--- Supplied text ---
——————

What is a family without secrets? Maggie O’Farrell seems to be fascinated by the notion that the outwardly visible, superficial connection of kinship or marriage are often not the entire story. Often time what is left unsaid and concealed defines these intimate relationships. Secrets and lies pervade Instructions For A Heatwave, which begins with the mysterious disappearance of the patriarch, Robert Riordan, a bank retiree who clears out his savings and vanishes.

Aoife sits back on her heels and regards her mother and sister with naked hostility. She doesn’t know what it is about evenings with her family that make her like this—unbearable restless, that cooped-up, pent-up feeling, the sensation that she must escape, no matter what. (Part II, 272)

London is in the grip of a heatwave in summer 1976. The Riordan family is thrown into crisis by Robert’s inexplicable disappearance. As his wife, Gretta, reaches out to her children for help finding him, it becomes clear that each one of them, with their own secrets (shame?), may need as much help finding themselves. The meat of the novel is not so much the missing father as the troubles and troubled interconnections of the Riordan siblings, all of whom are holding certain secrets close to their chests.

——————

--- Dataset extract ---
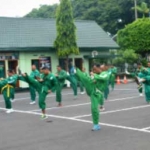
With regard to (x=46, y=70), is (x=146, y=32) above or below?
above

——————

--- Required actions ---
**a.** According to the passage about Instructions For A Heatwave, what throws the Riordan family into crisis? Answer in one to three sentences.
**b.** Resume the passage about Instructions For A Heatwave, picking up right after its final sentence.
The material above is unrelated to the passage about Instructions For A Heatwave and stands on its own.

--- Answer list ---
**a.** The Riordan family is thrown into crisis by the inexplicable disappearance of the father, Robert Riordan. He is a bank retiree who clears out his savings and vanishes.

**b.**
The book is intriguing despite its quiet disposition. The patriarch’s disappearance is alarming but the family doesn’t show a sense of urgency. In fact, they are thrown together, under the confinement of a heatwave, in a way that allows them to behave unguardedly. Michael Francis, the oldest and only son, has an affair that has upended his heart and his already-troubled marriage. Monica, married and beleaguered stepmother to two young girls, has hidden a conflicted attitude toward parenthood. Roiled in her is another secret that drove a wedge between her and her younger sister, Aoife, who has been hiding her dyslexia since she was a child. But the biggest surprise revolves around the mother, Gretta, and her marriage, which reaches out to history and expounds on the meaning of brotherly love.

Given the premise and station in which the family finds itself, Instructions For A Heatwave is by no means depressing. Despite all the time the characters think about their shortcomings and brood about not being the people they are supposed to be, there is an omnipresnt sense of hope and redemption. O’Farrell’s writing is intense and crafted, drawing on complex dynamics of inter-sibling relationships. There’s a strange sense of lack of urgency over the father’s disappearance—and that he is also missing from the novel adds to the mystery. The book spans only three days but that the narrative proceeds through juxtaposition instead of linear plotting allows one to peek into the claustrophobic emotional closeness of the characters.